_SET PROBLEM_:
Return, word for word, the data between the line holding "As represented in" and the line holding "Which do you", inclusive. Leave out any pictures.

#### ITEMS

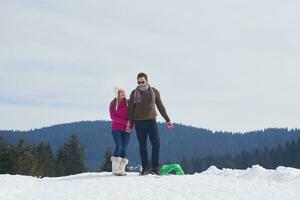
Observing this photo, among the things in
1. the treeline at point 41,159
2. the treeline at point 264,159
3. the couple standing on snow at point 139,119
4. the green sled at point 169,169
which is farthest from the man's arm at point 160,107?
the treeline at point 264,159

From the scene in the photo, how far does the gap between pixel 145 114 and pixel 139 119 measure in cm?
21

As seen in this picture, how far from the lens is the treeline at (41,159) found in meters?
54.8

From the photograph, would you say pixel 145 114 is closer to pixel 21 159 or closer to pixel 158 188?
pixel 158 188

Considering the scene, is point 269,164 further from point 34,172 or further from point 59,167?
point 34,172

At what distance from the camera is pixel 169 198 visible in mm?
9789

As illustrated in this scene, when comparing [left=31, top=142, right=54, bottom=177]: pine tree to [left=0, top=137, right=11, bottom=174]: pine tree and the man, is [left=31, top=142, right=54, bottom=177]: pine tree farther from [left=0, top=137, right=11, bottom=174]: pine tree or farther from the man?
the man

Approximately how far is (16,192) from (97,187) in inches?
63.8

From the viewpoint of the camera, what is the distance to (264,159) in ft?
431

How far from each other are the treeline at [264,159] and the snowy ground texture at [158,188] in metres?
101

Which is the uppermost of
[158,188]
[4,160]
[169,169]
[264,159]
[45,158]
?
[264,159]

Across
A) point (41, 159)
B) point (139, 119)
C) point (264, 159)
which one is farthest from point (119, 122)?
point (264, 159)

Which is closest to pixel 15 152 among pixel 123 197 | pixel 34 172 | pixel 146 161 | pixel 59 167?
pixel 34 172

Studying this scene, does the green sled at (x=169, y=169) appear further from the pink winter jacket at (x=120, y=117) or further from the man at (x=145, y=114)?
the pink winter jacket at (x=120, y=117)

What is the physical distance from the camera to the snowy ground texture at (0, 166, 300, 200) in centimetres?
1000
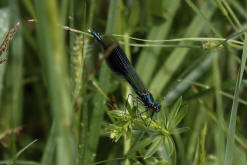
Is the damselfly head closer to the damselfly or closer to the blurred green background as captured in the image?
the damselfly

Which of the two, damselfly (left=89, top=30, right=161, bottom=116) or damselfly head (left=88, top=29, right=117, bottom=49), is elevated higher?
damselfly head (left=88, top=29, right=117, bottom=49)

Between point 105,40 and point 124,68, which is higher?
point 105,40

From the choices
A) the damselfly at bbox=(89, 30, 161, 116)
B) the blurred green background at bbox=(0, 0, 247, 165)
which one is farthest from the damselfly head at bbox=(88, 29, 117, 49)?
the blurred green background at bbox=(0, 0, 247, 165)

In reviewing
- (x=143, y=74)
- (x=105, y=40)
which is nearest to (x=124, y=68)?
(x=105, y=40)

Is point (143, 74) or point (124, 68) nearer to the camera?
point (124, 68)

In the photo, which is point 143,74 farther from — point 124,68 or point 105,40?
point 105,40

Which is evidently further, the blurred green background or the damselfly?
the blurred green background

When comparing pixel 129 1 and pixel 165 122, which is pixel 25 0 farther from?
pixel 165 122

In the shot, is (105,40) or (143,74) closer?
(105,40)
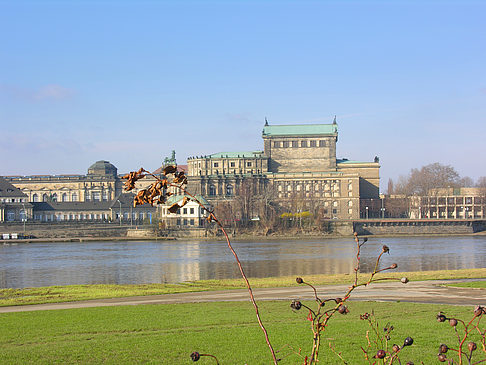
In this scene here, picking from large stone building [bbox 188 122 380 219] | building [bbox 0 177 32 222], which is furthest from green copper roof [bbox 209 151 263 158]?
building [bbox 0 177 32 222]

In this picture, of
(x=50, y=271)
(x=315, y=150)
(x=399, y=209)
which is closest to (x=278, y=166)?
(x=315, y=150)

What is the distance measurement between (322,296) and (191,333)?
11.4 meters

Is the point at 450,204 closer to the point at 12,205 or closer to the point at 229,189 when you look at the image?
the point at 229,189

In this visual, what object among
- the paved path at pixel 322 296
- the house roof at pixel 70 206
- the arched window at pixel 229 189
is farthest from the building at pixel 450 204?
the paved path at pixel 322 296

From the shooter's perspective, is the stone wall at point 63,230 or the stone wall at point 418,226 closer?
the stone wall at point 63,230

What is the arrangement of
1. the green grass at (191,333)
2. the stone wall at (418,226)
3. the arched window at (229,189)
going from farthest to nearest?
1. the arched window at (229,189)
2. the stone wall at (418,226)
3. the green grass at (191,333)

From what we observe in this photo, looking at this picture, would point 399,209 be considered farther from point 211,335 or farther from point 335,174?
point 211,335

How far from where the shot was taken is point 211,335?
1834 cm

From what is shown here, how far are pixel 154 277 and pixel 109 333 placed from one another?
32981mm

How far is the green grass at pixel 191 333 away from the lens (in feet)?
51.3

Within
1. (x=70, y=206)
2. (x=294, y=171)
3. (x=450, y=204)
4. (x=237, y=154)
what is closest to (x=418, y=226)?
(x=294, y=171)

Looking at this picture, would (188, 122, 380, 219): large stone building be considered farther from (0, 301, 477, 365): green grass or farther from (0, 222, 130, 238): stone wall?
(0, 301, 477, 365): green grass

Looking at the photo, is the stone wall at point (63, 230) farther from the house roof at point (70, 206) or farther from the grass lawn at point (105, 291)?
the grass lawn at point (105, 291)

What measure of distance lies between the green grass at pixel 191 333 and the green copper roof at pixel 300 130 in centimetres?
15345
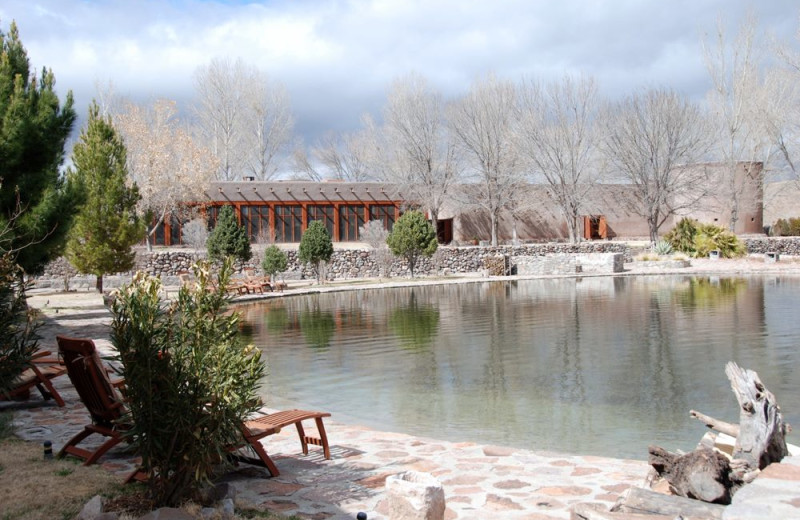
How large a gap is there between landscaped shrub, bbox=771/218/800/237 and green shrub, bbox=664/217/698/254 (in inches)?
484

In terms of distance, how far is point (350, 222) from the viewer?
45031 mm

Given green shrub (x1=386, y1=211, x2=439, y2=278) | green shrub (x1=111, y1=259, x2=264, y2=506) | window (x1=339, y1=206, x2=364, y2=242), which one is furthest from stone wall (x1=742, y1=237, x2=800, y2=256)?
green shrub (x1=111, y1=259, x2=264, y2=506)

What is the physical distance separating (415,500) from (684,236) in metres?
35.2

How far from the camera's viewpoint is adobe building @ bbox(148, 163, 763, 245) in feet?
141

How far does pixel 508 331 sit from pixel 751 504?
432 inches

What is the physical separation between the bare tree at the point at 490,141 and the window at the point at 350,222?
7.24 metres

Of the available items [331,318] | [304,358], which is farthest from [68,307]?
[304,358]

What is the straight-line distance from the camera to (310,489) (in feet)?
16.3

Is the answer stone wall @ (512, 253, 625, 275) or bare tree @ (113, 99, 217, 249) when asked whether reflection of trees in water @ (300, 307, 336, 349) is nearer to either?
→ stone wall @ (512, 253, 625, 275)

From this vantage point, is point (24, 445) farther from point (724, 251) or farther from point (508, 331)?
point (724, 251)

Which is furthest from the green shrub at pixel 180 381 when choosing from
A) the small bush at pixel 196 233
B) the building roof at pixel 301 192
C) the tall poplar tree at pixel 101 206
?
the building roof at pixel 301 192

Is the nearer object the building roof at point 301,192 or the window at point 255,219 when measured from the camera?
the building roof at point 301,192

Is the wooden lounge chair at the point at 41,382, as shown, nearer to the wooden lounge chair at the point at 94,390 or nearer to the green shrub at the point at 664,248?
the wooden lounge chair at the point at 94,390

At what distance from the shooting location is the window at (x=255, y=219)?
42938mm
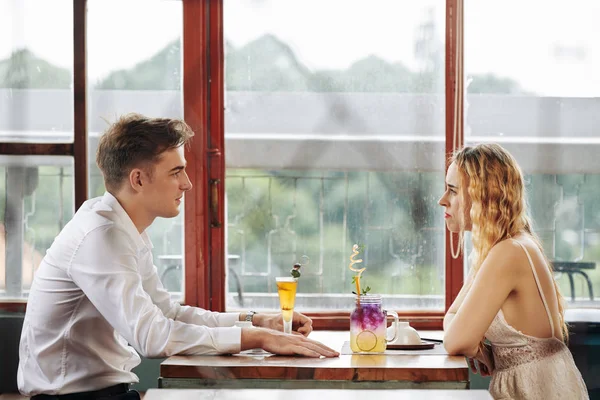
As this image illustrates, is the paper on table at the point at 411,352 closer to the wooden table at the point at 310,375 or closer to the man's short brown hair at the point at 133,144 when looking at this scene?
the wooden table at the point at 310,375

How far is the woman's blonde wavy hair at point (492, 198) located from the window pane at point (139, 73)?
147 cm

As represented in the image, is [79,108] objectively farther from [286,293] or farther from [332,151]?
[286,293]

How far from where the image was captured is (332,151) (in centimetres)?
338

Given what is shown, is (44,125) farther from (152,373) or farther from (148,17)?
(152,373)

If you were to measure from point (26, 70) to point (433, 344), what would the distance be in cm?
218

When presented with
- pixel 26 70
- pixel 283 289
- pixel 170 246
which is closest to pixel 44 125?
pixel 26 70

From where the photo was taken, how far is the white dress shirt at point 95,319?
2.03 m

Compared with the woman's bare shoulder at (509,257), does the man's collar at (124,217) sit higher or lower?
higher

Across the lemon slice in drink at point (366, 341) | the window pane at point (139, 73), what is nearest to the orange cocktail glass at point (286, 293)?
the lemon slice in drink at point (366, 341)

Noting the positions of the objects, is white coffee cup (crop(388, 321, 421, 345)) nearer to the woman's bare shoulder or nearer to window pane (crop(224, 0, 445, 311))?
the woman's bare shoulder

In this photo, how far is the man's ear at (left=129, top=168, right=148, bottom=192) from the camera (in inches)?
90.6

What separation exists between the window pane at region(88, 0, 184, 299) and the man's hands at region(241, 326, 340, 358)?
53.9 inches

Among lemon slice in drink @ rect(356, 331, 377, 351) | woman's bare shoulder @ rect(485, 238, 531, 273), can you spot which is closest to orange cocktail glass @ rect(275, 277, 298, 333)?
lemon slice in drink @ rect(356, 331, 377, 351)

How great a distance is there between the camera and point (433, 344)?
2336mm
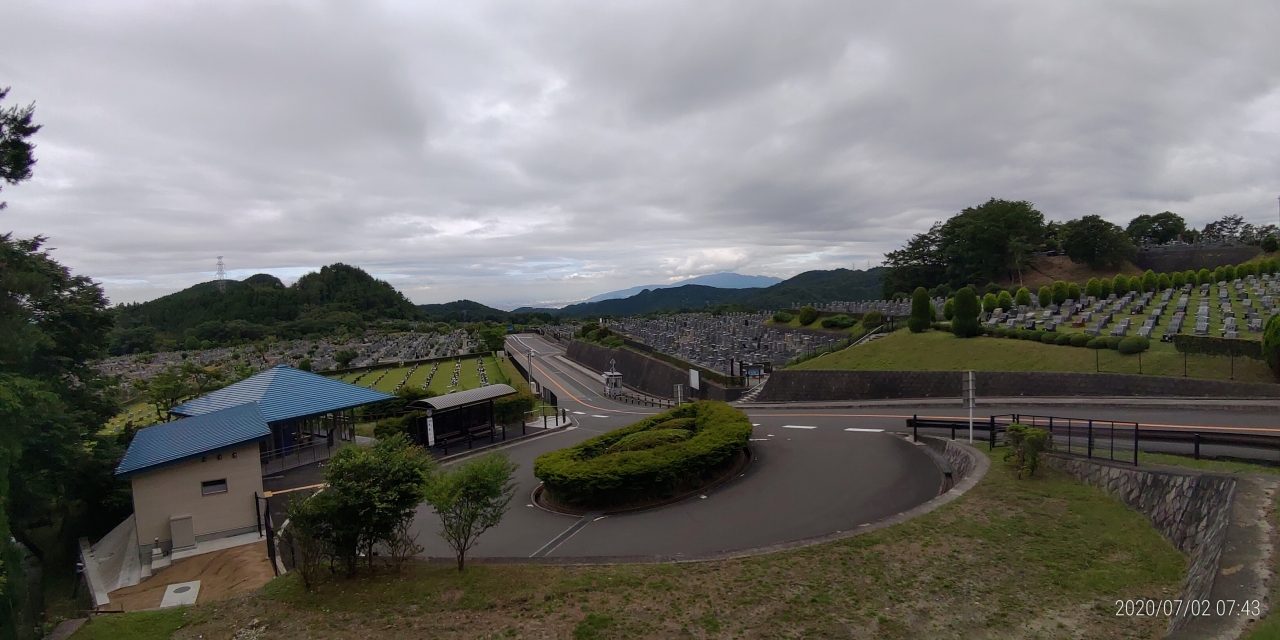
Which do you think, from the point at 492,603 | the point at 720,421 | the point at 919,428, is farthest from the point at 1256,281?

########
#### ITEMS

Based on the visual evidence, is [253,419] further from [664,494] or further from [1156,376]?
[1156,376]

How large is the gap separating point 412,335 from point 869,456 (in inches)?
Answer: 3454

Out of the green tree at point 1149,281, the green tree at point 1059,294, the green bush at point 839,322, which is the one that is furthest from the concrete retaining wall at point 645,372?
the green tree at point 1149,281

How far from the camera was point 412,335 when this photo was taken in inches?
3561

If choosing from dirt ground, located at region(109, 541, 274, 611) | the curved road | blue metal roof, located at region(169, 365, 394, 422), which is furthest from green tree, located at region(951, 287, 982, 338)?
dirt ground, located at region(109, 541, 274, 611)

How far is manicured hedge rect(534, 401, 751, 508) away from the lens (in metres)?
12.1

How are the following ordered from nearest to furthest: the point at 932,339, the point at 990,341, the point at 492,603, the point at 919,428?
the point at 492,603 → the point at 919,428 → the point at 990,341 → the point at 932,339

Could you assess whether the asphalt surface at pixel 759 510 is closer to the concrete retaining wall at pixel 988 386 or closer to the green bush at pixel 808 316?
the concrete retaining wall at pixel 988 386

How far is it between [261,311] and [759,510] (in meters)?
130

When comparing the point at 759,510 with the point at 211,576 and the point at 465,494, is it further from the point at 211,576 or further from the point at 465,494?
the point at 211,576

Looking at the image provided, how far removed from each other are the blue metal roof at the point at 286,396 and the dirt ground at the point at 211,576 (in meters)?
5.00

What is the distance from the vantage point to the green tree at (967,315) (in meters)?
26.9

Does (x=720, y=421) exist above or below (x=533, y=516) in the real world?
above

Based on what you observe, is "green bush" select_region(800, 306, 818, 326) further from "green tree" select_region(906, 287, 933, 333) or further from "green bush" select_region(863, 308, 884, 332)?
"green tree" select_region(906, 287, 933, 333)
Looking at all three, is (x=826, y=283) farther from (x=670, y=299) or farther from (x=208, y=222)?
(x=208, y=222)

########

_SOLUTION BELOW_:
As represented in the image, is [79,108] objectively farther from [286,293] or farther from [332,151]?
[286,293]

How far from where the image was captured is (332,151) (in centimetres)?
338

Given what is shown, is (44,125) farther from (152,373) or farther from (148,17)?
(152,373)

If you were to measure from point (26, 70) to point (433, 344), what would the distance be in cm?
218

When presented with
- pixel 26 70
- pixel 283 289
- pixel 170 246
which is closest to pixel 44 125?
pixel 26 70

From where the photo was taken, how far is the white dress shirt at point 95,319?
2.03 m

Compared with the woman's bare shoulder at (509,257), does the man's collar at (124,217) sit higher or lower?
higher

Across the lemon slice in drink at point (366, 341) | the window pane at point (139, 73), what is nearest to the orange cocktail glass at point (286, 293)?
the lemon slice in drink at point (366, 341)

Noting the positions of the objects, is white coffee cup (crop(388, 321, 421, 345)) nearer to the woman's bare shoulder or nearer to window pane (crop(224, 0, 445, 311))?
the woman's bare shoulder

In this photo, how far is the man's ear at (left=129, top=168, right=148, bottom=192) from the camera (in inches)?
90.6

What separation exists between the window pane at region(88, 0, 184, 299) and the man's hands at region(241, 326, 340, 358)?
53.9 inches

Among lemon slice in drink @ rect(356, 331, 377, 351) | woman's bare shoulder @ rect(485, 238, 531, 273), can you spot which is closest to orange cocktail glass @ rect(275, 277, 298, 333)?
lemon slice in drink @ rect(356, 331, 377, 351)

How great a distance is there between the camera and point (433, 344)?
2336mm
Which do you think, from the point at 492,603 | the point at 720,421 | the point at 919,428, is farthest from the point at 1256,281?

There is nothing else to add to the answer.